M. Glanz, à la tête d’une société de production, avait été placé en garde à vue samedi pour « participation à un groupement en vue de commettre des violences ou des dégradations » et « outrage sur personne dépositaire de l’autorité publique ».

Sur une vidéo diffusée sur YouTube, on le voit interpeller les forces de l’ordre place de la République et affirmer avoir été visé par une grenade de désencerclement. Le journaliste leur fait ensuite un doigt d’honneur après avoir été poussé par un policier.

« On est choqué par la répression générale qui s’abat sur beaucoup de journalistes depuis le début du mouvement des gilets jaunes », a déclaré lundi Dominique Pradelié, secrétaire générale du Syndicat national des journalistes (SNJ), devant le commissariat du XIIe arrondissement de Paris où se déroulait la garde à vue de M. Glanz.

« Des dizaines de plaintes ont été déposées par des journalistes contre des forces de l’ordre », a-t-elle ajouté, estimant que l’arrestation de Gaspard Glanz était « inadmissible ».
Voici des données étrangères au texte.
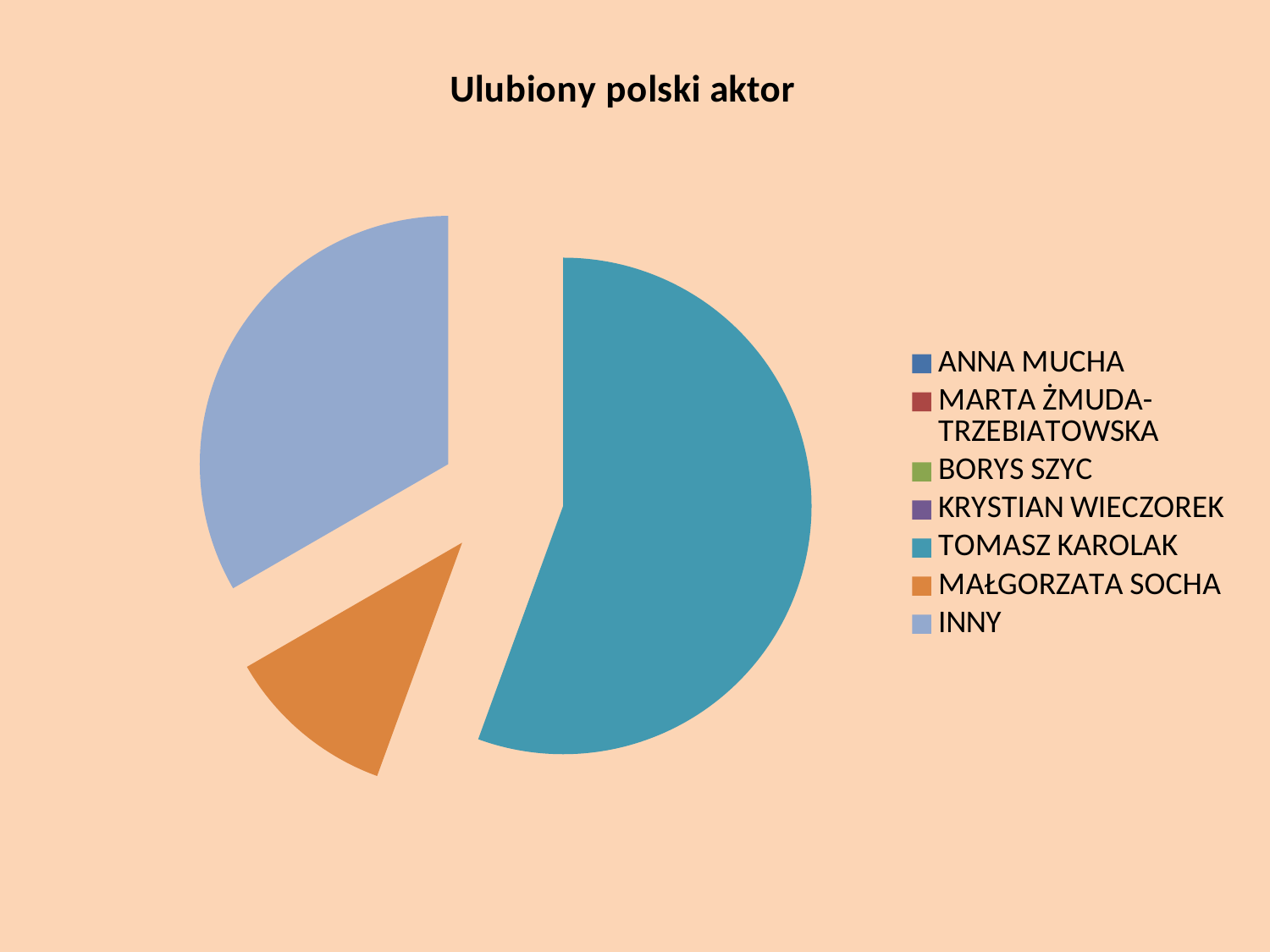
Which slice is larger, INNY or MAŁGORZATA SOCHA? INNY Which slice is larger, TOMASZ KAROLAK or INNY? TOMASZ KAROLAK What kind of chart is shown on the slide? pie chart Which category has the largest slice of the pie? TOMASZ KAROLAK How many slices are visible in the pie chart? 3 Which category is represented by the orange slice? MAŁGORZATA SOCHA Which of the visible slices is the smallest? MAŁGORZATA SOCHA What is the title of the chart? Ulubiony polski aktor How many entries does the chart's legend list? 7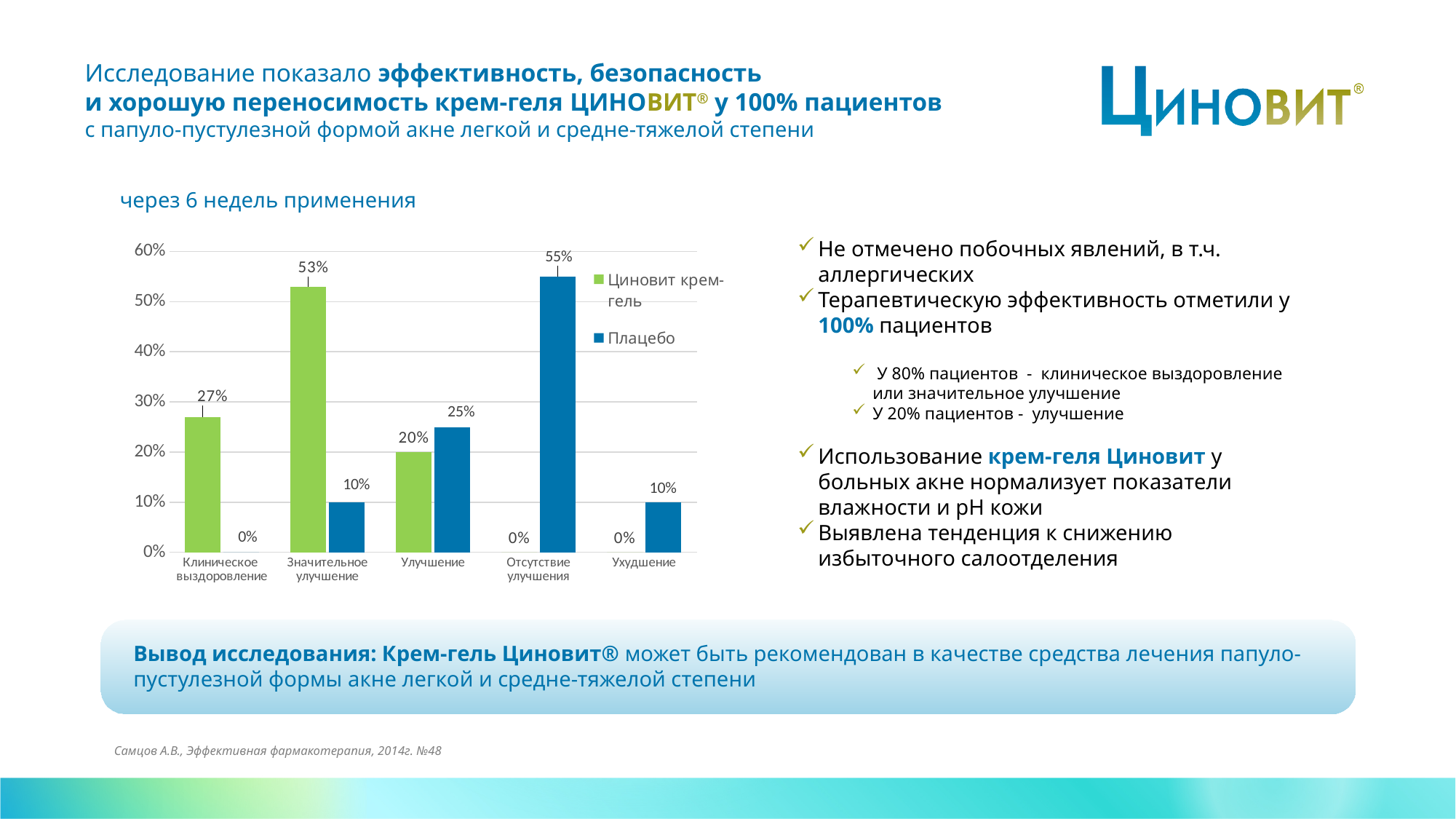
What is the value for Плацебо in the category Ухудшение? 10% What is the value for Циновит крем-гель in the category Клиническое выздоровление? 27% In which category does Плацебо have its highest value? Отсутствие улучшения In which category does Циновит крем-гель have its highest value? Значительное улучшение What is the value for Плацебо in the category Отсутствие улучшения? 55% What is the value for Циновит крем-гель in the category Значительное улучшение? 53% In the category Улучшение, which series has the larger value, Циновит крем-гель or Плацебо? Плацебо How many series does the chart legend list? 2 What is the difference between Циновит крем-гель and Плацебо in the category Значительное улучшение? 43% Which colour represents the Плацебо series in the chart? Blue What type of chart is shown on the slide? Bar chart How many categories are shown on the x axis of the chart? 5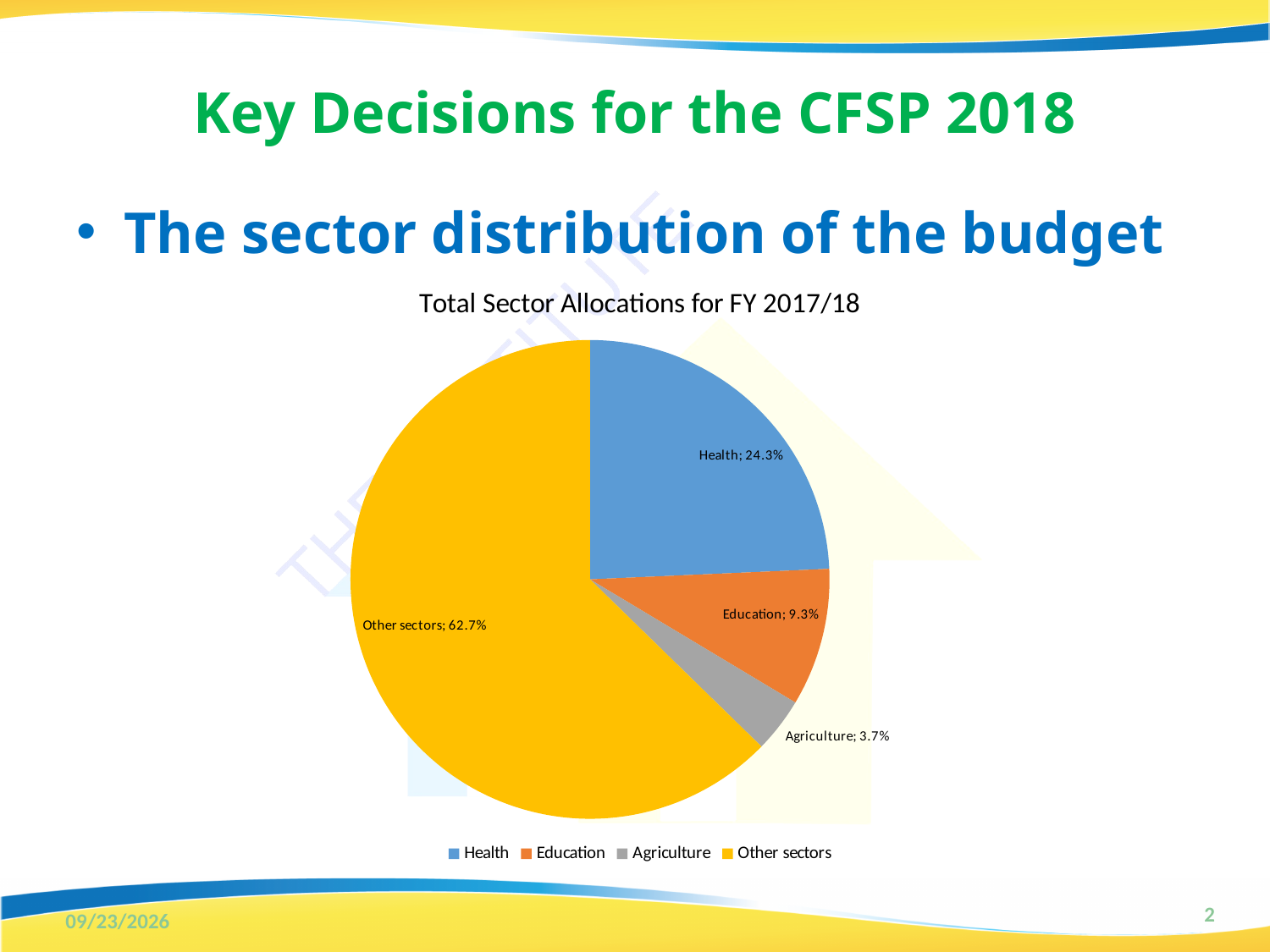
How many entries does the legend list? 4 Which sector has the smallest share of the budget? Agriculture What is the difference in percentage points between the Health and Education shares? 15.0 percentage points What share of the budget is allocated to Health? 24.3% How many slices does the pie chart have? 4 What share of the budget is allocated to Other sectors? 62.7% What share of the budget is allocated to Education? 9.3% What share of the budget is allocated to Agriculture? 3.7% What is the title of the chart? Total Sector Allocations for FY 2017/18 What type of chart is shown on the slide? pie chart Which sector has the largest share of the budget? Other sectors Which has a larger share, Education or Agriculture? Education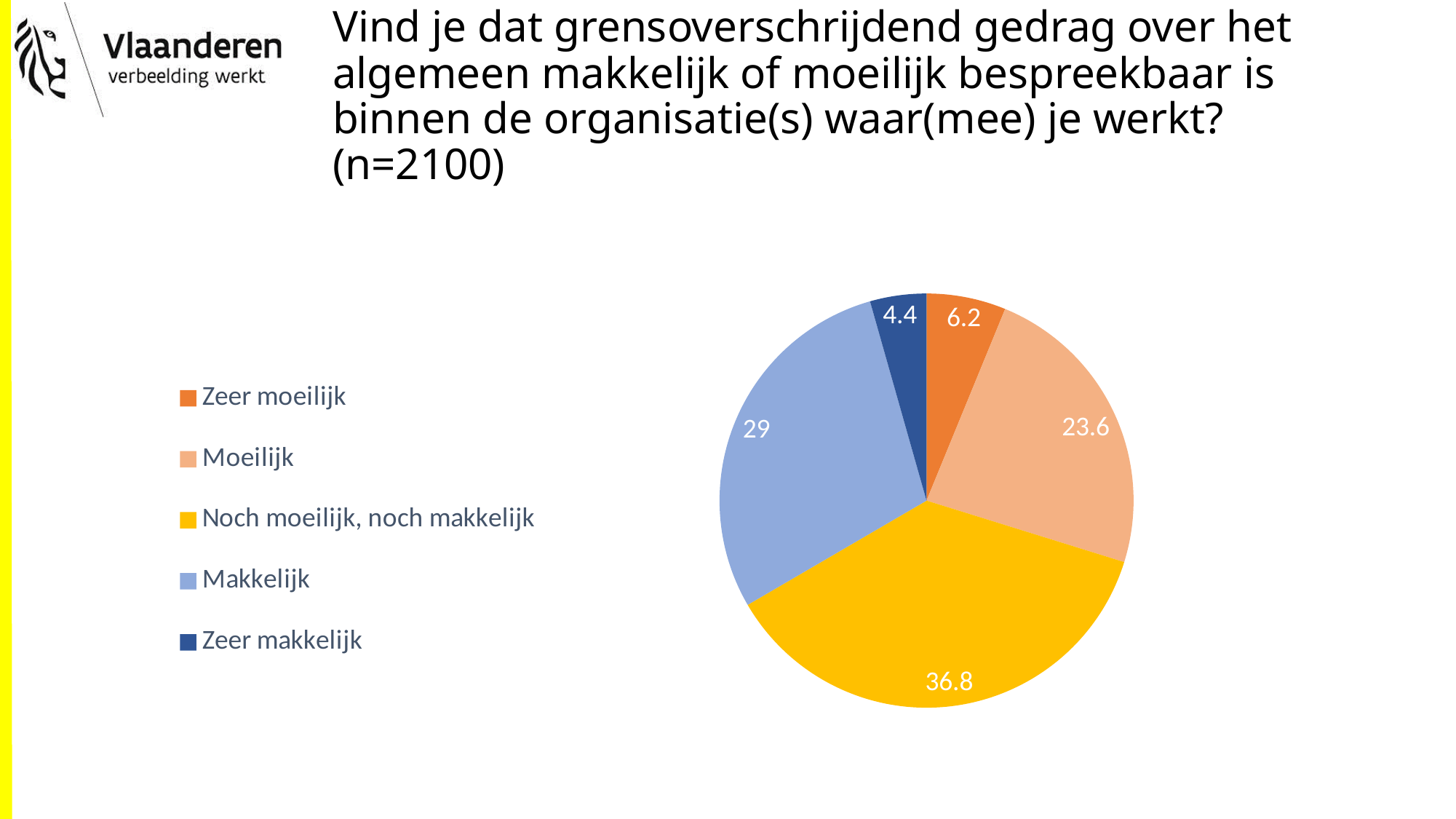
What is the difference between the values for "Noch moeilijk, noch makkelijk" and "Makkelijk"? 7.8 Which is larger, the value for "Zeer moeilijk" or the value for "Zeer makkelijk"? Zeer moeilijk Which category has the smallest slice? Zeer makkelijk What is the value for "Makkelijk"? 29 What kind of chart is shown on the slide? pie chart What is the value for "Zeer makkelijk"? 4.4 What is the value for "Noch moeilijk, noch makkelijk"? 36.8 What is the value for "Zeer moeilijk"? 6.2 How many categories does the pie chart have? 5 Which category has the largest slice? Noch moeilijk, noch makkelijk What colour is the slice for "Noch moeilijk, noch makkelijk"? yellow What is the difference between the values for "Makkelijk" and "Moeilijk"? 5.4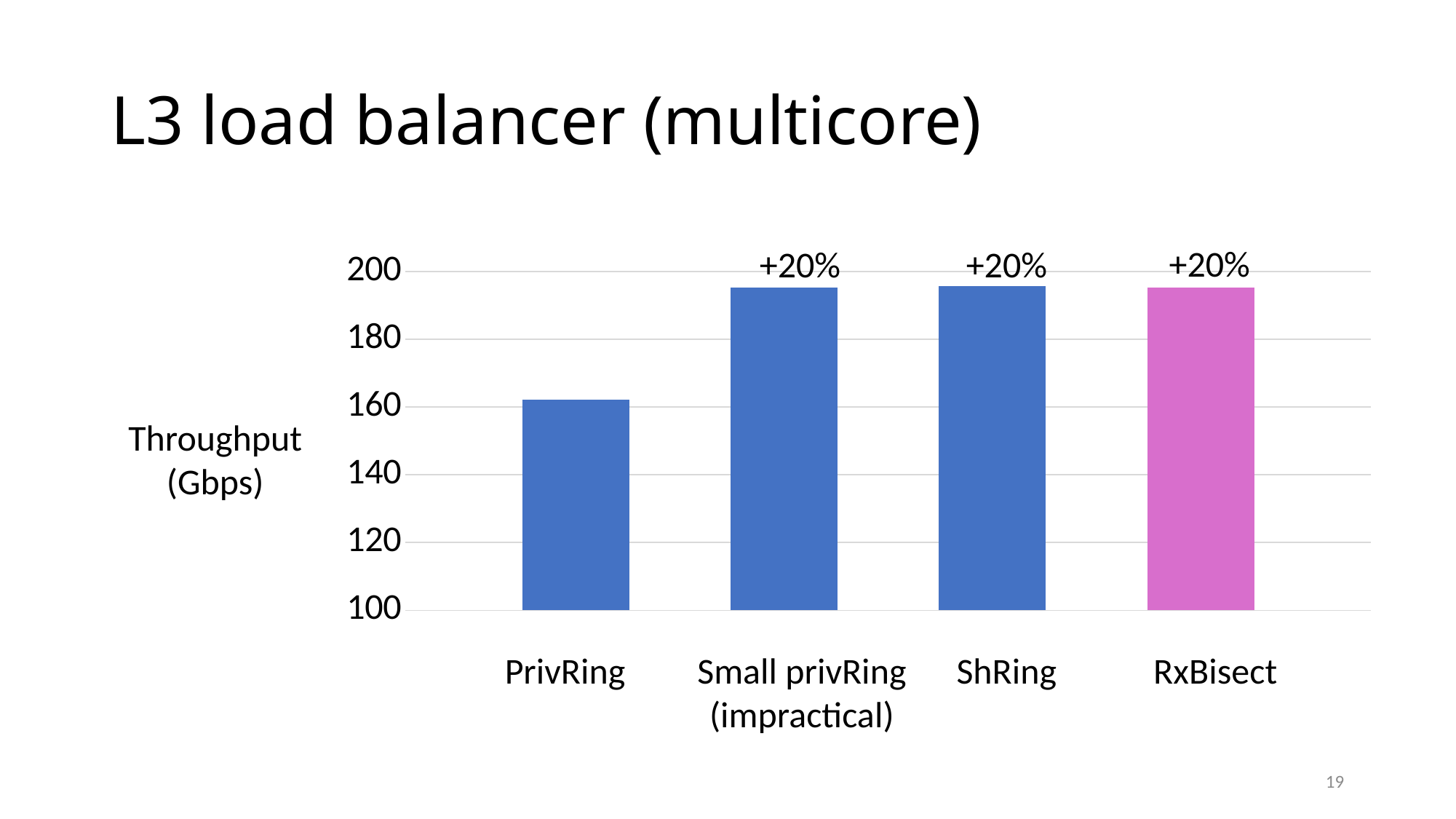
What annotation is printed above the ShRing bar? +20% Which category has the lowest throughput? PrivRing Is the value for PrivRing greater or less than 180? less Is the value for Small privRing (impractical) greater or less than 180? greater What is the label of the y axis? Throughput (Gbps) Is the value for RxBisect greater or less than 200? less Which bar is coloured differently (pink) from the others? RxBisect Which is larger, the value for PrivRing or the value for RxBisect? RxBisect How many categories are plotted on the x axis? 4 What kind of chart is shown on the slide? bar chart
Un autre journaliste indépendant, Alexis Kraland, a lui aussi été interpellé samedi, mais il a été libéré dans la soirée après avoir fait l’objet d’un rappel à la loi, selon le parquet.

Dans un communiqué, le SNJ-CGT a estimé que le pouvoir cherchait « à intimider les journalistes en les empêchant d’informer les citoyens de ce pays ».

La CFDT-journalistes a pour sa part demandé que « des enquêtes soient menées en interne par l’inspection générale de la police nationale et que les résultats en soient rendus publics ». Le syndicat affirme étudier « la possibilité de saisir le Défenseur des droits dans le cadre de ses compétences sur le respect de la déontologie par les professionnels de la sécurité ».

Plusieurs journalistes ont été blessés samedi lors des manifestations. A Toulouse, deux journalistes ont été touchés par une « grenade de désencerclement », selon leur témoignage ou celui de leur employeur.

A Paris, un photographe de l’Agence France-Presse « a reçu une grenade lacrymogène dans les jambes » et a « pris un coup, hors action » de la part d’un policier, a indiqué son rédacteur en chef photo France Olivier Morin.

Une vidéaste de l’AFP a également indiqué que sa chaussure avait pris feu après le tir d’une grenade de désencerclement. Elle a été prise en charge par des « street medics ».